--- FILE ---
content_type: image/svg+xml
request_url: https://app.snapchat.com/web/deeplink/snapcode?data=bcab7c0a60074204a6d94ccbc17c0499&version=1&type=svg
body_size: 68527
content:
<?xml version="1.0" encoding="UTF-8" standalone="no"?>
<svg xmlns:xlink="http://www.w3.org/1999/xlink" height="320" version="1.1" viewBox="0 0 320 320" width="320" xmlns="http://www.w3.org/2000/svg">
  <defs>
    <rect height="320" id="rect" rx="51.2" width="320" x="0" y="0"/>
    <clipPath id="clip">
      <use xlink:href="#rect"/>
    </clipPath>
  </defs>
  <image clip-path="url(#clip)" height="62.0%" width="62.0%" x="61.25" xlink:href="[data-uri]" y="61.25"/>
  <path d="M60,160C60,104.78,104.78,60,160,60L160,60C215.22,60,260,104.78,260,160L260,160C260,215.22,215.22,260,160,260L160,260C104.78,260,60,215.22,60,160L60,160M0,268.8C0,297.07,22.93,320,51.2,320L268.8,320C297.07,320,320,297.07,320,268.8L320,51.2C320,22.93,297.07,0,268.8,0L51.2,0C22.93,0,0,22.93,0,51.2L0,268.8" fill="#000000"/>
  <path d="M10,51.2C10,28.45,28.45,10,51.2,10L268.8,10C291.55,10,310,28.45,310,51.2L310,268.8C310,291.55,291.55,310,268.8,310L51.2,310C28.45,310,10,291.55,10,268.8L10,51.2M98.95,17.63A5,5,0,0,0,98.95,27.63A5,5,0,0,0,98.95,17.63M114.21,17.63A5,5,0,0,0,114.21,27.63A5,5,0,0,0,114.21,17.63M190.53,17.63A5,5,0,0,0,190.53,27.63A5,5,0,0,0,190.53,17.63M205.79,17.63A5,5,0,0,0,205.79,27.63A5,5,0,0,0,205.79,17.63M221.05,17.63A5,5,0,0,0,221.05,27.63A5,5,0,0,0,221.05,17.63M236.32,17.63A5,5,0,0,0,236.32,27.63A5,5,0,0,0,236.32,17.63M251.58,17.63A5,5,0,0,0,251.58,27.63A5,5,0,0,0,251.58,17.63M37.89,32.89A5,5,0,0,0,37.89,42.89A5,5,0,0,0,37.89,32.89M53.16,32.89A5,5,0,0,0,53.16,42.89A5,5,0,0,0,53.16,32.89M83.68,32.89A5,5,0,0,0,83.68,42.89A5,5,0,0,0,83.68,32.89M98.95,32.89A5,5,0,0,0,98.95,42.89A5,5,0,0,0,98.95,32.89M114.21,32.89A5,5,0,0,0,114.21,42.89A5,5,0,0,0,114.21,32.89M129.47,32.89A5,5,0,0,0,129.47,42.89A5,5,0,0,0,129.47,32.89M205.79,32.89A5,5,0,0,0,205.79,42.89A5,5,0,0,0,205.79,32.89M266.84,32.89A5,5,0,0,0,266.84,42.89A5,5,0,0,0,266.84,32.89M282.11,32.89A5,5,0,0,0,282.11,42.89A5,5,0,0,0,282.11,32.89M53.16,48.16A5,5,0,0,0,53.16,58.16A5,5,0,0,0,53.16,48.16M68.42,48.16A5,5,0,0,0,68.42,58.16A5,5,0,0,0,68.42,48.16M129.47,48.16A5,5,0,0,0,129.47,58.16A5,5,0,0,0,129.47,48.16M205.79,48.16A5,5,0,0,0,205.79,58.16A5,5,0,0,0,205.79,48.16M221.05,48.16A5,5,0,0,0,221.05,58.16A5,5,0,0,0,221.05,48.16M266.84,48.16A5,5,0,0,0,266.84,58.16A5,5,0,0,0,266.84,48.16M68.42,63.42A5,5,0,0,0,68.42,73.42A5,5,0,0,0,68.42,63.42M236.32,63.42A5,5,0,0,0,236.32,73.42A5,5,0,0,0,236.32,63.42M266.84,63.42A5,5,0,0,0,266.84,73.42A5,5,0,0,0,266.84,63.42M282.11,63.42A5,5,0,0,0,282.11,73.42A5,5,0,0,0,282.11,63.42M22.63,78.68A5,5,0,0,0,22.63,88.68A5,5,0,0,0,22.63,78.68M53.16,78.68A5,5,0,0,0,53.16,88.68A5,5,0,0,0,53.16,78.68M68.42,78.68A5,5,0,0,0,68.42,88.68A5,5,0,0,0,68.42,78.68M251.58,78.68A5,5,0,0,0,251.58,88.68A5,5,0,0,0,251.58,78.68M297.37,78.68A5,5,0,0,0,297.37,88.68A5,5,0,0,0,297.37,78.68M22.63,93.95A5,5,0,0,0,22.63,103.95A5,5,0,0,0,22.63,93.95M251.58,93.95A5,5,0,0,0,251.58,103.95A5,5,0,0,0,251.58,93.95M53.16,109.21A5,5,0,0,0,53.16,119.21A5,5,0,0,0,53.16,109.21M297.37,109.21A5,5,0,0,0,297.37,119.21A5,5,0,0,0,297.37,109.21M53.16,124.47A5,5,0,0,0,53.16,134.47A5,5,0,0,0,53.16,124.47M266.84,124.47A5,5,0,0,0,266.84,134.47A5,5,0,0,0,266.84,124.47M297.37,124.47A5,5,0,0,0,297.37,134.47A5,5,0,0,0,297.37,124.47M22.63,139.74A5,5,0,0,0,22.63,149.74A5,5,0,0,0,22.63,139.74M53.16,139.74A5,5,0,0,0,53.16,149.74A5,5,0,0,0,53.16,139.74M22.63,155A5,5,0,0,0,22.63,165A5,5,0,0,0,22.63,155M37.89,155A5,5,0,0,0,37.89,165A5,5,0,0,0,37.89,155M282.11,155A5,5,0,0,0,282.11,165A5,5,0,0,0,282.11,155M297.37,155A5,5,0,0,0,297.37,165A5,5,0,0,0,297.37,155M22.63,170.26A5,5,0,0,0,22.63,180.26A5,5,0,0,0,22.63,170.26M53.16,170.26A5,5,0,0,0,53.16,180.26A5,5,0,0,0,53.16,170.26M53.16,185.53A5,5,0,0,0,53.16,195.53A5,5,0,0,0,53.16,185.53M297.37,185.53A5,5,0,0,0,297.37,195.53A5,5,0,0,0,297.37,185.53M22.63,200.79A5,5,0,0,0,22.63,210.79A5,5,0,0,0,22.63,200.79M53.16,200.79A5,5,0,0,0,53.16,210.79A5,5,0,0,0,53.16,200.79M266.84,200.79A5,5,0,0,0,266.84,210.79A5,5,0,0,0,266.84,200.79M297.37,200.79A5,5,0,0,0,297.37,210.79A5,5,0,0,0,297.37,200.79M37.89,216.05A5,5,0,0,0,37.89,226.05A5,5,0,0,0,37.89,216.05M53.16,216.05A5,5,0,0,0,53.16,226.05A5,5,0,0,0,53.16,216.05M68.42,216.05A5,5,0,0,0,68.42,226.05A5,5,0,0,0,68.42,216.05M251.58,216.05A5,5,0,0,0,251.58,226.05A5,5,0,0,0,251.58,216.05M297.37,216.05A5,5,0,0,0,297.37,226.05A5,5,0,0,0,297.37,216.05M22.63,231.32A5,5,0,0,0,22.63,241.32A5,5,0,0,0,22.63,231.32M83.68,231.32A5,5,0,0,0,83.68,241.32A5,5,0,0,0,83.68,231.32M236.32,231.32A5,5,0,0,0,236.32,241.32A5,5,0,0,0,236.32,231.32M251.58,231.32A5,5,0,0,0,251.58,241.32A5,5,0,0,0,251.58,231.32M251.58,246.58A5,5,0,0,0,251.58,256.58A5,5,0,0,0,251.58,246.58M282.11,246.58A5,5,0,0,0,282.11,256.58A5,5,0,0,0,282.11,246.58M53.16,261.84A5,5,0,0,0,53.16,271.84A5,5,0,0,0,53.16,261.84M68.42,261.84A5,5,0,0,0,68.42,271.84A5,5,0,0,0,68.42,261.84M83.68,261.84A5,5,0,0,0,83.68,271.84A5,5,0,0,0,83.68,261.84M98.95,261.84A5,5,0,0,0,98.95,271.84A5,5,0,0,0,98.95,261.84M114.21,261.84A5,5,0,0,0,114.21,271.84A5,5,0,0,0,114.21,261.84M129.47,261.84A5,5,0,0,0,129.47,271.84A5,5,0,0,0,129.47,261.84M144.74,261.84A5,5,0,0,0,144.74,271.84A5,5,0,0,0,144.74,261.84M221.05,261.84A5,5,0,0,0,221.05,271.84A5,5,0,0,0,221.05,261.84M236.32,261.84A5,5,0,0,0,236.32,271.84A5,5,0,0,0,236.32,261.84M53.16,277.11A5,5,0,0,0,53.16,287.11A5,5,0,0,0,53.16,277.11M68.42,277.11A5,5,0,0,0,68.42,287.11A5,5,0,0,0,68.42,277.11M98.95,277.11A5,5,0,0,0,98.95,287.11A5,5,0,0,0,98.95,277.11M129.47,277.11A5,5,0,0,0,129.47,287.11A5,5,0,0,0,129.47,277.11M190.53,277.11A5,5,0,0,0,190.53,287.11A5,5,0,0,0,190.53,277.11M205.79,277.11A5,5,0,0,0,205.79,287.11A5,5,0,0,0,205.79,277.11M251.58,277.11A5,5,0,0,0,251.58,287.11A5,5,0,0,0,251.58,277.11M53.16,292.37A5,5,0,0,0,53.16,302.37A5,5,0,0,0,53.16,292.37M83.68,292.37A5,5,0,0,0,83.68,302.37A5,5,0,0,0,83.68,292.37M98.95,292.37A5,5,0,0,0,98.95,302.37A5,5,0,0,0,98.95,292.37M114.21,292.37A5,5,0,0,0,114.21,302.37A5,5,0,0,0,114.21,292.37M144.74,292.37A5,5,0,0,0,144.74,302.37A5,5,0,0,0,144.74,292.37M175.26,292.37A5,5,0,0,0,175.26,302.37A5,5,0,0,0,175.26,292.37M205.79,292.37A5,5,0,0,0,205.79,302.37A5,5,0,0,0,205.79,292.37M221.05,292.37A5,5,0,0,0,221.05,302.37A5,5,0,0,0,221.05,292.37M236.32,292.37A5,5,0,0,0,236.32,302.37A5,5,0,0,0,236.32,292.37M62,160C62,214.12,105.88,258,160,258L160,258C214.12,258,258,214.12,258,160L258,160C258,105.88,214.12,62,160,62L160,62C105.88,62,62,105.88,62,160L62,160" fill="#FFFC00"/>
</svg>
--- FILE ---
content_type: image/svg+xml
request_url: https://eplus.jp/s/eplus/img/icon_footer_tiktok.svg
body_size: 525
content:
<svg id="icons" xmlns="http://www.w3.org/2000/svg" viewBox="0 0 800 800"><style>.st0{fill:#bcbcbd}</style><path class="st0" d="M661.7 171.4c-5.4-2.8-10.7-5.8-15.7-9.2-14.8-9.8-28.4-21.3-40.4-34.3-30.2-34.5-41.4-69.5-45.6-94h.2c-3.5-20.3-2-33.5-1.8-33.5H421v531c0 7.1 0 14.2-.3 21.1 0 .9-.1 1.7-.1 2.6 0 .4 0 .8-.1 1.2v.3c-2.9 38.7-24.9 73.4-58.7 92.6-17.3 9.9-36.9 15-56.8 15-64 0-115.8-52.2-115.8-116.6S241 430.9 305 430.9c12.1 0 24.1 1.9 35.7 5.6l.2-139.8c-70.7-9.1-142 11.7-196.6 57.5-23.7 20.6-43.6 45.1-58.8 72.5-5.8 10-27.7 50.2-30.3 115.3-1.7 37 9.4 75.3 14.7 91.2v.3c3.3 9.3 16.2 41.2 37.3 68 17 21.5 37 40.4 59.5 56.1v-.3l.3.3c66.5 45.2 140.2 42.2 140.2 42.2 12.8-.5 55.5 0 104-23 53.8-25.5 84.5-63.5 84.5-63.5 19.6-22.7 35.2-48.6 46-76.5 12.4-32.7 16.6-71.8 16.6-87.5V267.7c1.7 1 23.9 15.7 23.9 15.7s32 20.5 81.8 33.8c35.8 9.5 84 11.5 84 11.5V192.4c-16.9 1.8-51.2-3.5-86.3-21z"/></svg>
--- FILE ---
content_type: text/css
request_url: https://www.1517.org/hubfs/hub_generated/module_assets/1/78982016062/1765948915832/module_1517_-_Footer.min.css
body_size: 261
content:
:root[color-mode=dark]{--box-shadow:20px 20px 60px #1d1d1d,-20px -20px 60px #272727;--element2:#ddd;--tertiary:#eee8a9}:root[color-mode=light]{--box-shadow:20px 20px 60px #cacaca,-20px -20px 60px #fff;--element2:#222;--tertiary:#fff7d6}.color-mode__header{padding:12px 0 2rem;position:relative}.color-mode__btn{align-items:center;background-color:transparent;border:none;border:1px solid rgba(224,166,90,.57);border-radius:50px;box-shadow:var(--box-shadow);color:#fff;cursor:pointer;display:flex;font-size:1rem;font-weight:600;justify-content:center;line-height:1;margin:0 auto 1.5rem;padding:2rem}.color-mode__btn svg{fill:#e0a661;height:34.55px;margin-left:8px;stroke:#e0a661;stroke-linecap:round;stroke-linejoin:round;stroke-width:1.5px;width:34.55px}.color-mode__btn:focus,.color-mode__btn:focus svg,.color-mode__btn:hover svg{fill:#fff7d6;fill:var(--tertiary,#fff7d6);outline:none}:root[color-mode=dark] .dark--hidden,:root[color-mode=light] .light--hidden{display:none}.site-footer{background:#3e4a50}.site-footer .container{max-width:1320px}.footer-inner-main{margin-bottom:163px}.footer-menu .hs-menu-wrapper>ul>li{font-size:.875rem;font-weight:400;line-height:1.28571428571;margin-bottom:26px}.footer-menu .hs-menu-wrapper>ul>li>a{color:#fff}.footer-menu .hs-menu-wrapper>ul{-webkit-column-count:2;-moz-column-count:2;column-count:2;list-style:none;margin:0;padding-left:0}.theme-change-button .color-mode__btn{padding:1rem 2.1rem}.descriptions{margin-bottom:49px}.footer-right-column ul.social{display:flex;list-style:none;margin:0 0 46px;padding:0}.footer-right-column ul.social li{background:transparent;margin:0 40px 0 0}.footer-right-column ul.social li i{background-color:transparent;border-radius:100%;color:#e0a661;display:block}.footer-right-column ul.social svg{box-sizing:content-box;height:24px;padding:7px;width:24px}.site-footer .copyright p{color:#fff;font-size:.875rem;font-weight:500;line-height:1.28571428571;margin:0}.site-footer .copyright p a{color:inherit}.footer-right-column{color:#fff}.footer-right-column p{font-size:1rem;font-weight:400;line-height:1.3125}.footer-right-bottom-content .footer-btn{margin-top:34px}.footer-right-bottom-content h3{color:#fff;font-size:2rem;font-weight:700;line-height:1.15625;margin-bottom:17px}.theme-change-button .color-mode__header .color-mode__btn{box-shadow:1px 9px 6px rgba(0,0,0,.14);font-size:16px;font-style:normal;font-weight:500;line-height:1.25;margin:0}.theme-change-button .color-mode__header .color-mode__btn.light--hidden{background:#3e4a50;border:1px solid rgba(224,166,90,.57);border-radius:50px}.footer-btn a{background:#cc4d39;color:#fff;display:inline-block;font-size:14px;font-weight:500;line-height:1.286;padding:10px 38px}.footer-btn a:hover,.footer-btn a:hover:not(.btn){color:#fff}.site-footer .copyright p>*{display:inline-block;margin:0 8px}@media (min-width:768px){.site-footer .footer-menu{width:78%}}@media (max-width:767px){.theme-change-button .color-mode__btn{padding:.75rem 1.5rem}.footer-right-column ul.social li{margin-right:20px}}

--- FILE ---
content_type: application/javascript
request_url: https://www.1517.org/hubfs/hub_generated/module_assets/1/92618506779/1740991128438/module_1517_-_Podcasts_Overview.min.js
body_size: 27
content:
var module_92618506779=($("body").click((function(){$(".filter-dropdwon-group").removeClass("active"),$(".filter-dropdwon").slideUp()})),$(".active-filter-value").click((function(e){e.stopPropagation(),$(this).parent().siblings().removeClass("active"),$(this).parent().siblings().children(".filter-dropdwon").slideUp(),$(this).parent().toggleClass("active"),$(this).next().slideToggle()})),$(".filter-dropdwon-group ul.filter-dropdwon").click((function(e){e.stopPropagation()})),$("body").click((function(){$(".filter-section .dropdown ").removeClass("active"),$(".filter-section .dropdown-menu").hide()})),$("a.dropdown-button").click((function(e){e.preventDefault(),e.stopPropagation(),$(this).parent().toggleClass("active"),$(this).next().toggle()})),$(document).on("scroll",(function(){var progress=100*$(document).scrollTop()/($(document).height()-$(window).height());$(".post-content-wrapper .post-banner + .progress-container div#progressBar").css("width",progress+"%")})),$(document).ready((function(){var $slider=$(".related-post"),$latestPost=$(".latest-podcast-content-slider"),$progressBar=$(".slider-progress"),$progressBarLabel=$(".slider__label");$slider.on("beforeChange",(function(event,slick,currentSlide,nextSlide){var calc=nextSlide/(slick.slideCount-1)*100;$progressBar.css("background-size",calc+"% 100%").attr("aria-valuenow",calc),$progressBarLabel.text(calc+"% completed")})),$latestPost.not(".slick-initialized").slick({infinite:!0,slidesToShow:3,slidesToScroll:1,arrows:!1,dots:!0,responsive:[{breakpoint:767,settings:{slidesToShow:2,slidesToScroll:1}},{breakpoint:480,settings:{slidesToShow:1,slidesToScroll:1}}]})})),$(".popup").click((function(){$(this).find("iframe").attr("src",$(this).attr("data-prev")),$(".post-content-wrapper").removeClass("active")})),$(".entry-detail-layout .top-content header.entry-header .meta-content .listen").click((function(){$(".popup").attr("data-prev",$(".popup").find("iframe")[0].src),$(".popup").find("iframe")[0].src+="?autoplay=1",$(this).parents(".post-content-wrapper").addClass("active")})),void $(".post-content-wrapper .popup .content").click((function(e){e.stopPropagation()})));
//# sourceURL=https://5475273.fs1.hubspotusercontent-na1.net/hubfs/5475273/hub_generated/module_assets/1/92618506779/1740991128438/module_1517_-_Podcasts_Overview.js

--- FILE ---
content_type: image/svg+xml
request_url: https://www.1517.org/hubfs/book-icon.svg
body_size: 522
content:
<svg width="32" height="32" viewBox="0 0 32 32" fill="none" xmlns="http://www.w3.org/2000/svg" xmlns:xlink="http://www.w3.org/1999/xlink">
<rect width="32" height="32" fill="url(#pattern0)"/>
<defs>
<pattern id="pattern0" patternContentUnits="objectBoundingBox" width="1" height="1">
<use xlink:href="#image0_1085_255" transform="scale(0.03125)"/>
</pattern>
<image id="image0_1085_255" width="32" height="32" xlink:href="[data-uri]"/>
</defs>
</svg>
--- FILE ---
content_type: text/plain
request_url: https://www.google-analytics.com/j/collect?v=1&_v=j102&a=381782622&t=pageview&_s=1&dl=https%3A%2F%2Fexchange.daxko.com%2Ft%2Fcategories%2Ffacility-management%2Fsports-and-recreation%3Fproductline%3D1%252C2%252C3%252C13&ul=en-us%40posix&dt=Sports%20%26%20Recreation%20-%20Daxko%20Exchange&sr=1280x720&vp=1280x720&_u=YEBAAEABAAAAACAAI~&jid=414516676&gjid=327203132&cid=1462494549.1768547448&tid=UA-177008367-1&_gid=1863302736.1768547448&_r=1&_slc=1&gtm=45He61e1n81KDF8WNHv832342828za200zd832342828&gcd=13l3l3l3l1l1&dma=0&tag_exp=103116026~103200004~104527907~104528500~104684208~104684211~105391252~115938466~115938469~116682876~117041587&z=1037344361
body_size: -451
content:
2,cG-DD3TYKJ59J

#####

**Work instructions:** Return only the lines running from the line with "request_url: https://www.1517.org/hubfs/book-icon.svg" to the last line of the records, both included, exactly as written.

**Exercise solution:**
request_url: https://www.1517.org/hubfs/book-icon.svg
body_size: 522
content:
<svg width="32" height="32" viewBox="0 0 32 32" fill="none" xmlns="http://www.w3.org/2000/svg" xmlns:xlink="http://www.w3.org/1999/xlink">
<rect width="32" height="32" fill="url(#pattern0)"/>
<defs>
<pattern id="pattern0" patternContentUnits="objectBoundingBox" width="1" height="1">
<use xlink:href="#image0_1085_255" transform="scale(0.03125)"/>
</pattern>
<image id="image0_1085_255" width="32" height="32" xlink:href="[data-uri]"/>
</defs>
</svg>
--- FILE ---
content_type: text/plain
request_url: https://www.google-analytics.com/j/collect?v=1&_v=j102&a=381782622&t=pageview&_s=1&dl=https%3A%2F%2Fexchange.daxko.com%2Ft%2Fcategories%2Ffacility-management%2Fsports-and-recreation%3Fproductline%3D1%252C2%252C3%252C13&ul=en-us%40posix&dt=Sports%20%26%20Recreation%20-%20Daxko%20Exchange&sr=1280x720&vp=1280x720&_u=YEBAAEABAAAAACAAI~&jid=414516676&gjid=327203132&cid=1462494549.1768547448&tid=UA-177008367-1&_gid=1863302736.1768547448&_r=1&_slc=1&gtm=45He61e1n81KDF8WNHv832342828za200zd832342828&gcd=13l3l3l3l1l1&dma=0&tag_exp=103116026~103200004~104527907~104528500~104684208~104684211~105391252~115938466~115938469~116682876~117041587&z=1037344361
body_size: -451
content:
2,cG-DD3TYKJ59J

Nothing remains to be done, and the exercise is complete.